— START Document excerpt —

Chili's was good, met Liam's friend Max, conversation, all that. Tom canceled his Saturday morning game on Saturday morning, which made his upcoming award ceremony even better.

All the usual stuff: vendors, auction, the always-awesome Phoenica restaurant, the cool student center. I got some loot and Tom surprised me with a t-shirt.
Cory ran Feast of Legends, an RPG designed by Wendy's as some sort of bizarre marketing scheme. The menu puns are hilariously corny. We had fun being all stupid and corporate the whole time. Cory hammed it up just right.
My Gangbusters game started off normal enough, with a gang of whiskey runners trying to find out how a rival gang was suddenly getting so much cheap, high-quality booze. Then it started getting weird, with a whole town coming out at night to search for bits of something in the grass, then screaming like pod people upon seeing an outsider spying on them. Then it was all monsters and slime and a meteor and a creepy old lady talking to metal box which she called, "mother." Tom has a bit more about it in his blog.

I always wanted to do a surprise session like this, because there's one thing about horror games that always gets lost because the players know they're in a horror game. If people were really exposed to freaky supernatural stuff, they would keep looking for another explanation. Part of the horror is the inability to accept it. And it worked, which is good because now they'll always see it coming, even when it's not, so this was my only shot.

At the El Vaquero after-party, Jerry and I presented Tom with his Quitters' Club award.

Sunday, February 23, 2020


I've been trying to make the second season (Session 5 on) of the Defenders campaign a little more "ramped up" and it seems to be going well. We've got more dangerous opponents, more mystery, and more guest stars. We even picked up a new player last time. The gang continues to surprise me as well.

Another thing we've done is to switch to an alternative dice-rolling method. Instead of both the player and GM rolling one die and adding the modifiers, it's almost all on the players. They roll two dice, one designated as positive and one negative. The total is then added to the same stuff and compared with a target number, usually the appropriate ability score of an NPC. In player vs. player rolls, we use the old method. Mathematically, it's the same, but it helps me focus more on what's going on if I let the players do all the rolling.

— END Document excerpt —
— START Data provided —

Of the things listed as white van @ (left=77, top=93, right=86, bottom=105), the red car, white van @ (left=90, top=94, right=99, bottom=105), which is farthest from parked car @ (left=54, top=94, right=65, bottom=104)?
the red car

— END Data provided —

Problems:
• 1. In the gaming blog excerpt, what is the target number in the alternative dice-rolling method usually?
• 2. List every person the gaming blog excerpt names.

Task-by-task answers:
• 1. The appropriate ability score of an NPC.

• 2. Liam, Max, Tom, Cory, Jerry